In an exclusive tet-à-tetè with Son Kuswadi, Education Attache, Indonesian Embassy, talks about education state of affairs in Indonesia and how Indian government has been lending a helping hand to improve the situation with Pragya Gupta, digitalLEARNING Bureau
Kindly throw some light on education scenario in Indonesia?
We have already achieved 90 per cent of the net enrolment ratio in elementary school but if you talk about higher education our gross enrolment ratio is still 23 per cent in comparison to 17 per cent of India.
The basic requirement to improvise education in all sectors is the implementation of ICT. In January, the Indonesian education ministry and the HRD ministry of India have signed a MoU to bring forth the educational system of both the countries in collaboration. As India is way ahead in engineering studies so this collaboration took place as we, being a neighbour, have just 509 students here in India.
How the country is trying to overcome geographical barriers?
Indonesia being an island, lacks all such benefits, internet facilities at all places, for the wide-spread islets whereas in India we are sure to get the required elements to spread our wings. The western part of our country is already upgraded but the eastern part lacks certain geographical disadvantages, including installation of fibre optic cables. Through Universal Service Obligation (USO) we develop many infrastructures, including telephone and internet, and we have planned to develop the entire system by the end of this year but challenges such as electricity, is a big concern as many villages and remote areas are yet to be facilitated with it. So the basic concern is how to develop ICT even without electricity. Solar energy is something we are focusing on but it’s very expensive.
What are you working to progress higher education in Indonesia?
We have only 15 per cent of our lecturers in higher education who hold a PhD degree. Till 2003, we have considered a bachelor degree to be enough for all our lecturers to teach but after that we have made it mandatory that at least a master degree is must in teaching profession. Although we have certain programmes in our country, but still we are sending over 3,000 teachers for a higher education degree of PhD each across the world.

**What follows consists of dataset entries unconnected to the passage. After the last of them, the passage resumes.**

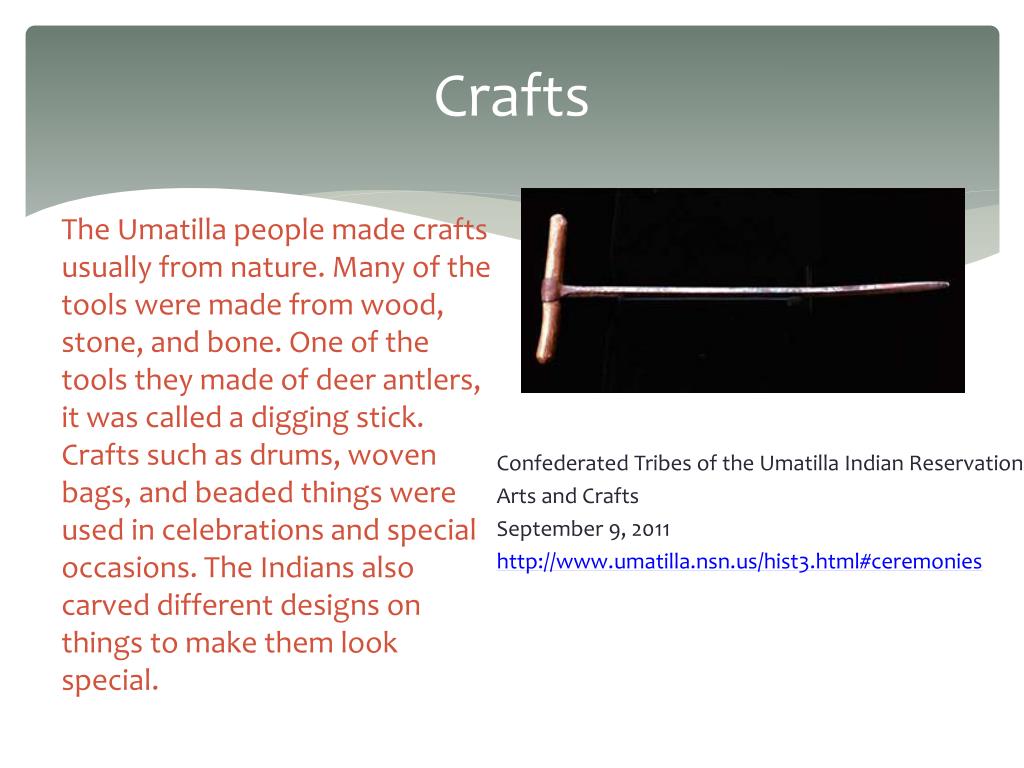 Crafts

The Umatilla people made crafts usually from nature. Many of the tools were made from wood, stone, and bone. One of the tools they made of deer antlers, it was called a digging stick. Crafts such as drums, woven bags, and beaded things were used in celebrations and special occasions. The Indians also carved different designs on things to make them look special.

Confederated Tribes of the Umatilla Indian Reservation
Arts and Crafts
September 9, 2011
http://www.umatilla.nsn.us/hist3.html#ceremonies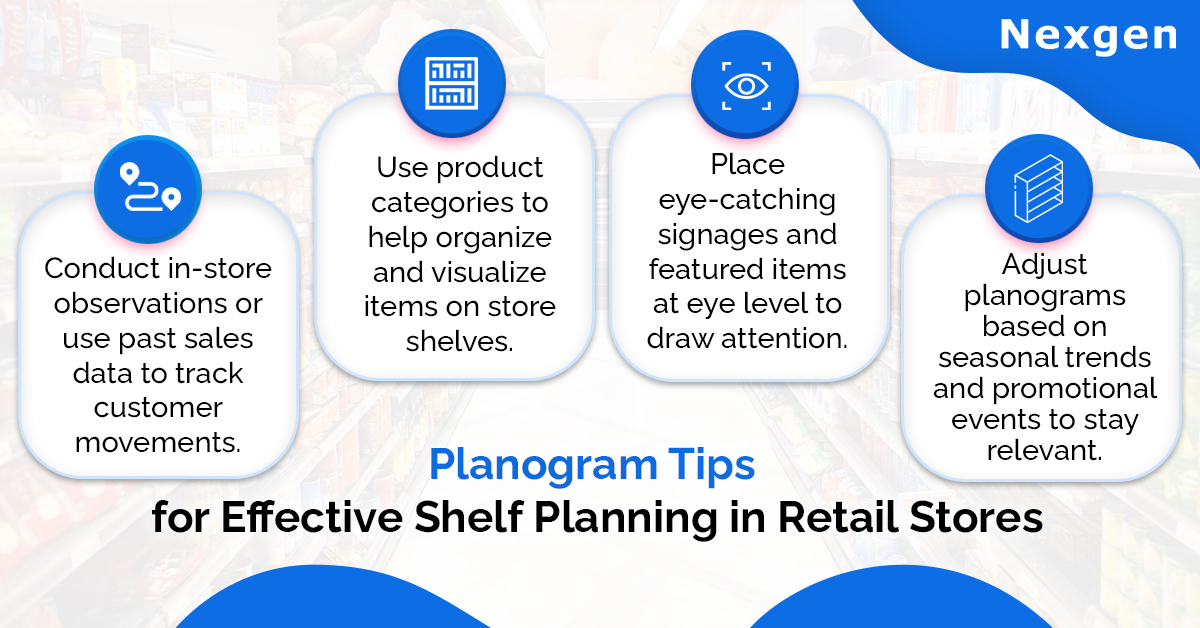 Nexgen

Conduct in-store observations or use past sales data to track customer movements.

Use product categories to help organize and visualize items on store shelves.

Place eye-catching signages and featured items at eye level to draw attention.

Adjust planograms based on seasonal trends and promotional events to stay relevant.

Planogram Tips

for Effective Shelf Planning in Retail Stores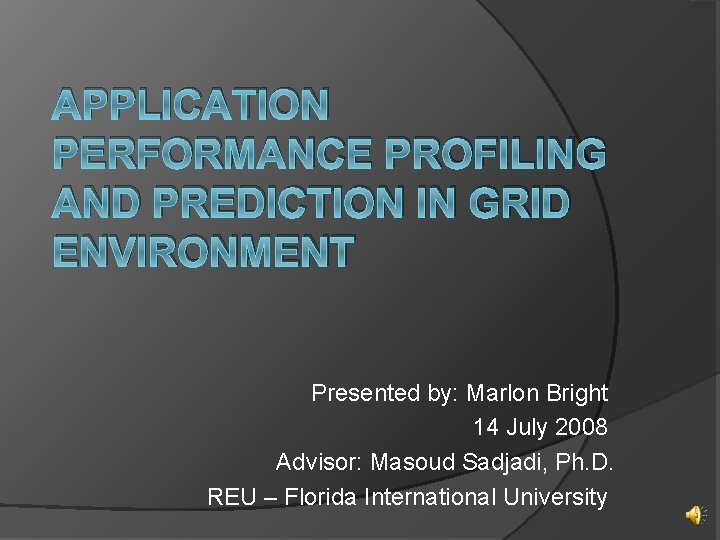 APPLICATION PERFORMANCE PROFILING AND PREDICTION IN GRID ENVIRONMENT

Presented by: Marlon Bright
14 July 2008
Advisor: Masoud Sadjadi, Ph.D.
REU – Florida International University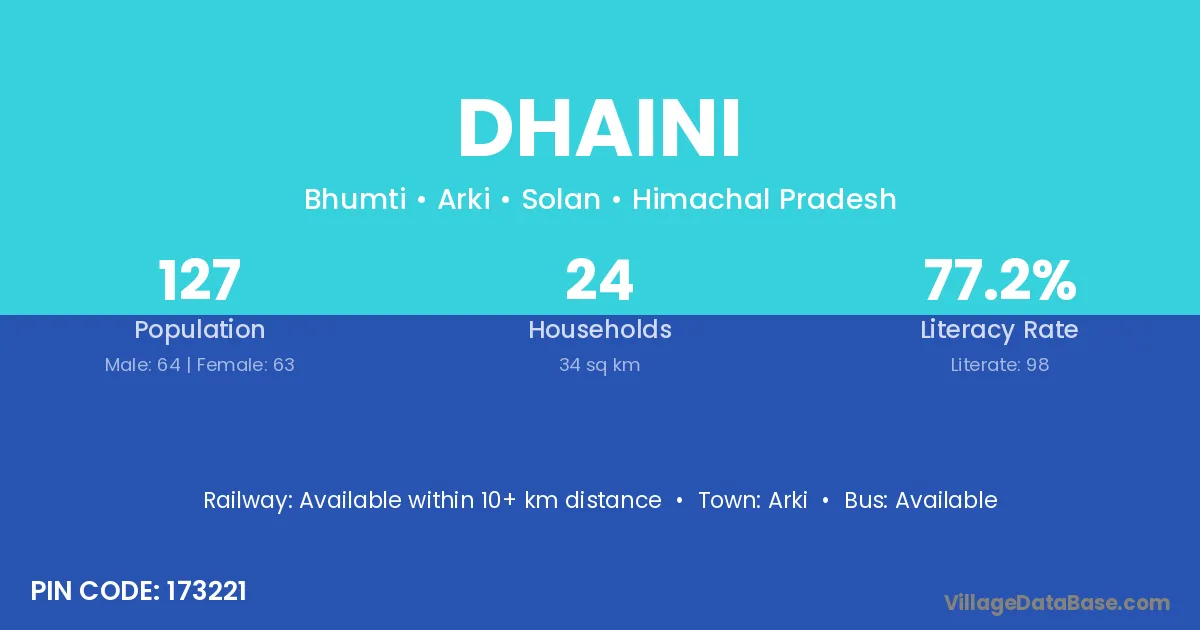 DHAINI

Bhumti • Arki • Solan • Himachal Pradesh

127
Population
Male: 64 | Female: 63

24
Households
34 sq km

77.2%
Literacy Rate
Literate: 98

Railway: Available within 10+ km distance • Town: Arki • Bus: Available

PIN CODE: 173221

VillageDataBase.com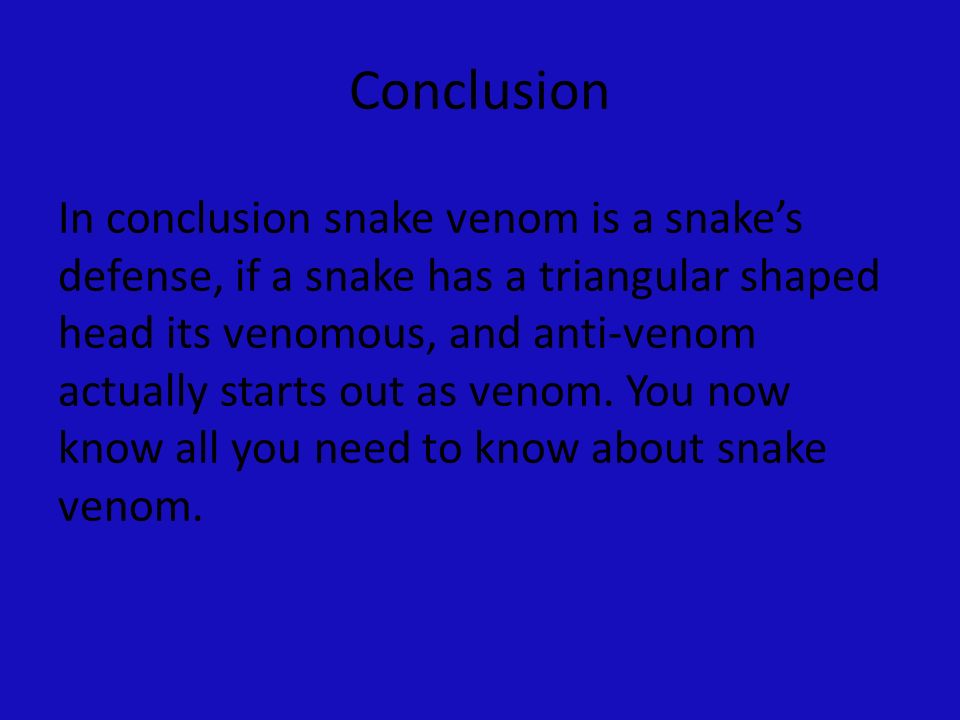 Conclusion

In conclusion snake venom is a snake’s defense, if a snake has a triangular shaped head its venomous, and anti-venom actually starts out as venom. You now know all you need to know about snake venom.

Mostly 50 per cent of our budget to elementary and junior high schools to make education free for all in these levels but the problem is with the expenses associated to schooling. Transportation, uniforms and food take a heavy amount but we have decided to give free meals in schools and also transportation at some places.
In the global competitiveness report 2009-10, Indonesia’s Global Competitiveness Index (GCI) rise from rank 54 for 133 countries in 2009, to rank 44 for 139 countries in 2010.
How Indonesia has been addressing the employability issues and how Indian government has been helping your students?
Employability being a major concern, the Indonesian President has decided to look into the human resource part of a student after school and also 13 more such programmes are in the pipeline to benefit students of the country.
Our main focus these days is what the industry needs as many graduates of various fields go jobless for the inadequate demand in the market for those types of profiles. Thus we have partnered many industries to train students according to their relevant needs.
Our main focus for sending students to India is because of the quality of education that India caters and also besides education this can develop some long standing relationships with each other as both need something or the other from each other. But the problem is that no such airways directly come to India; a six-hour wastage takes place on the way. Recently when our president visited India, Dr Manmohan Singh confirmed that “visa on arrival” for people from Indonesia.
How do you see the role of ICT in universalising education?
In China we see gadgets are sold off at very cheap prices as the number of experts making these items is high. We want to develop such numbers so that the basic infrastructure of education and employability through Corporate Social Responsibility (CSR) goes high.
The present ICT market in our country has the potent to do big but the number is something that bothers us. That’s why we conduct workshops frequently for students and also workers by experts across the world.
ICT has transformed us to interact socisialise and ICT change the way of students/teachers to access the information. Education cannot escape from ICT changes, but education takes the active role to leverage the ICT for educational improvement. Reform of education is the key for adapting the changes, and ICT is the vein that facilitate these.
How do you see open and distance learning mode of learning?
We are very skeptical about the open and distance learning as although we are doing it in a very conventional way but as there is no direct involvement of teacher or student it becomes very difficult to maintain the quality. Recently I went to South Korea where the online education system is way ahead of us and we look forward to develop such technology and methodology to enhance our students in engineering, tourism and other fields.